▸ **Parts of the exercise**
1. From the issue about the snat_v4_external map, quote the text between "network problem caused" and "What happened?", inclusive.
2. According to the issue about the snat_v4_external map, in which version does the problem still exist?

▸ **Text section**

______________________________

Skip to content

network problem caused by absent reverse entry in snat_v4_external map #29305

@ghost

Description

Is there an existing issue for this?

  • I have searched the existing issues

What happened?

This is a follow-up issue of #27821

This problem still exists in v1.14.4.

Recently I found that the problem can be triggered when lots of connections try to connect some targets with different local ports, steps to reproduced the problem are:

  1. Run a server outside the cluster, listen some ports at same time. Assume the host addr is 99.99.99.99
package main

import (
	"fmt"
	"net"
)

func main() {
	for i := 12345; i < 12355; i++ {
		go Listen(i)
	}
	c := make(chan struct{})
	<-c
}

func Listen(port int) {
	s := fmt.Sprintf("0.0.0.0:%d", port)
	fmt.Printf("start port %d\n", port)
	conn, err := net.Listen("tcp", s)
	if err != nil {
		panic(err)
	}

	for {
		netC, err := conn.Accept()
		if err != nil {
			fmt.Println(err)
		} else {
			fmt.Print("r")
			netC.Close()
		}
	}
}
  1. create a client, put in into image. This client accesses all the listened ports for 1 minutes and sleep.
package main

import (
	"flag"
	"fmt"
	"math/rand"
	"net"
	"strconv"

______________________________

▸ **Dataset records**
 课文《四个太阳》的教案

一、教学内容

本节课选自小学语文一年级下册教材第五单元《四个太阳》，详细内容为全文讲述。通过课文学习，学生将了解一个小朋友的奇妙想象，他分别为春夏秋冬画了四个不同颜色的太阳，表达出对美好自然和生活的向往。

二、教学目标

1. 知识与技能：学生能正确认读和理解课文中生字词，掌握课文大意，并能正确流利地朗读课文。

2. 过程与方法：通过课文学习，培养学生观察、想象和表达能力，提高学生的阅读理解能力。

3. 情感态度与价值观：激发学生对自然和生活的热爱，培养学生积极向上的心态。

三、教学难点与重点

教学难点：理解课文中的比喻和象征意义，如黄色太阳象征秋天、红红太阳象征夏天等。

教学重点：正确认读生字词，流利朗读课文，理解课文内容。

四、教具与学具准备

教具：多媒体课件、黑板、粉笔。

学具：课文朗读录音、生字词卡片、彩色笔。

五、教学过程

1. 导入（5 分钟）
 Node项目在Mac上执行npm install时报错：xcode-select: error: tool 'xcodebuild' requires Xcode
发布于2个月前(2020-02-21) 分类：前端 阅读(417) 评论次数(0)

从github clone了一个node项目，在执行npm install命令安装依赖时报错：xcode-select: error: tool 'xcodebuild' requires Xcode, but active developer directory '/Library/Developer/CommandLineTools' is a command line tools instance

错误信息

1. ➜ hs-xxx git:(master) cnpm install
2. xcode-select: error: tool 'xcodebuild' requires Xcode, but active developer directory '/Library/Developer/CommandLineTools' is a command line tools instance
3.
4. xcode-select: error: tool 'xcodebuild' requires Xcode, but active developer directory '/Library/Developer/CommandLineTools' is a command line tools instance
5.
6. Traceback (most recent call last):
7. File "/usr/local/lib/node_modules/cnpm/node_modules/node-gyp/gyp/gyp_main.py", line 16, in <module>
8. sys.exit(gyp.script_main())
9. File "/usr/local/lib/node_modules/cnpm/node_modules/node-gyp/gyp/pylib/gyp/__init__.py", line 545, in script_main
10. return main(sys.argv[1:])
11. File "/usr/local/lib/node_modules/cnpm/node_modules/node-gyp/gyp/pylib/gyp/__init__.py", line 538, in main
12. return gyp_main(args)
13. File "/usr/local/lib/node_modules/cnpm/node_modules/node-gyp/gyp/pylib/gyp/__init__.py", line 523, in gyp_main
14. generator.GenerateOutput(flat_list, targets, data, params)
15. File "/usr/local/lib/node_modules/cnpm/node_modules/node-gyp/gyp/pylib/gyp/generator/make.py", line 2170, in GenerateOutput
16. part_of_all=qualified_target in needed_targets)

______________________________

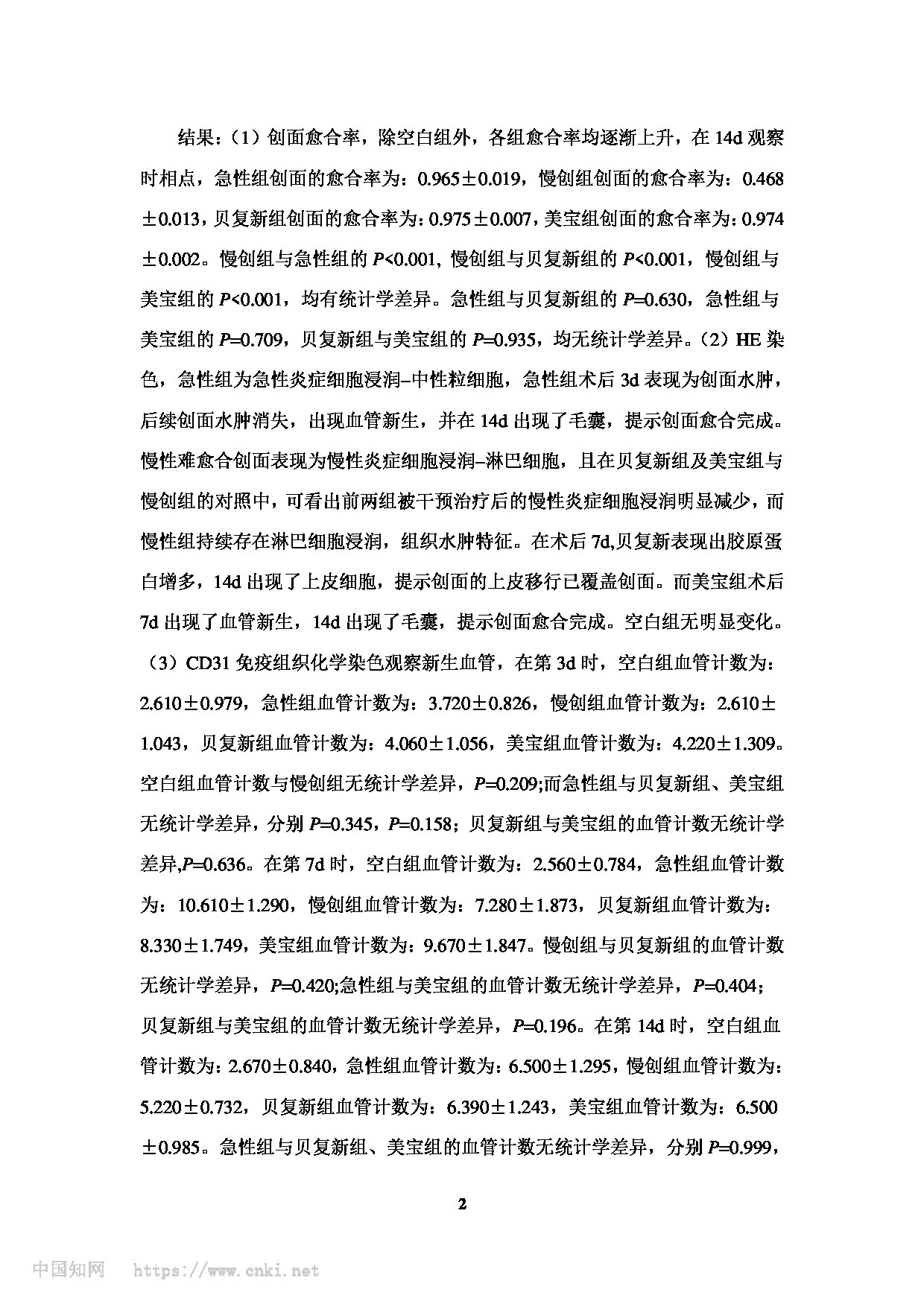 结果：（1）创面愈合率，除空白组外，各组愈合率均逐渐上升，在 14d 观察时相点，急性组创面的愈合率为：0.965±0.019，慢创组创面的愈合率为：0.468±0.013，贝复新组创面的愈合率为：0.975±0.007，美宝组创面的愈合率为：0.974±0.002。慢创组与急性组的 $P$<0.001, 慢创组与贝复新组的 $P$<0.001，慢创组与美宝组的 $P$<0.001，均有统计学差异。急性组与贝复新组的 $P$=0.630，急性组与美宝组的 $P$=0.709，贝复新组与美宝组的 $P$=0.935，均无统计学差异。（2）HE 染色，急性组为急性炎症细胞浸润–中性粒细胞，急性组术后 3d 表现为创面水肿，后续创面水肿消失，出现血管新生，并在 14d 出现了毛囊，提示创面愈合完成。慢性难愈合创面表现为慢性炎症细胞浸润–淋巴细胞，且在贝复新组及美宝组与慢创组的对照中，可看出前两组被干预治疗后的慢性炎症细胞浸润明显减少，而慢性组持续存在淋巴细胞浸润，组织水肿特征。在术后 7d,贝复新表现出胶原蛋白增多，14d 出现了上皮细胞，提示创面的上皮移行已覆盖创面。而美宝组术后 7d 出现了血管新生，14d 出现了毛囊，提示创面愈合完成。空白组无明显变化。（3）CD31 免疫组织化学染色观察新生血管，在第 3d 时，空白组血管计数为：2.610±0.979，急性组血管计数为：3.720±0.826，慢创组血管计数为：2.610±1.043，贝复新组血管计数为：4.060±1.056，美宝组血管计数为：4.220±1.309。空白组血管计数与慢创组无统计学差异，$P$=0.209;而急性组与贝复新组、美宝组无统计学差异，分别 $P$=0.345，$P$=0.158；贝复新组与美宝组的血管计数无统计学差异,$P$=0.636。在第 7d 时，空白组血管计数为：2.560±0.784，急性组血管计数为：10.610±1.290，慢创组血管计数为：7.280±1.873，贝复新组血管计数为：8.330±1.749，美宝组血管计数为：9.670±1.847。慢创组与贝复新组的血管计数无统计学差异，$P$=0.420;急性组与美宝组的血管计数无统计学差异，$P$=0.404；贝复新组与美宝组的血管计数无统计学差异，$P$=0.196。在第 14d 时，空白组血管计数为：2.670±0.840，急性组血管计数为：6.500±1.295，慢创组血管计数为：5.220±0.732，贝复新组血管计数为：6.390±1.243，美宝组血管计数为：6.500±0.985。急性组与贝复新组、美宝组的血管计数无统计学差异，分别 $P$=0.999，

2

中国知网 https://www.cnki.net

______________________________

▸ **List of solutions**
1.
network problem caused by absent reverse entry in snat_v4_external map #29305

@ghost

Description

Is there an existing issue for this?

  • I have searched the existing issues

What happened?

2. v1.14.4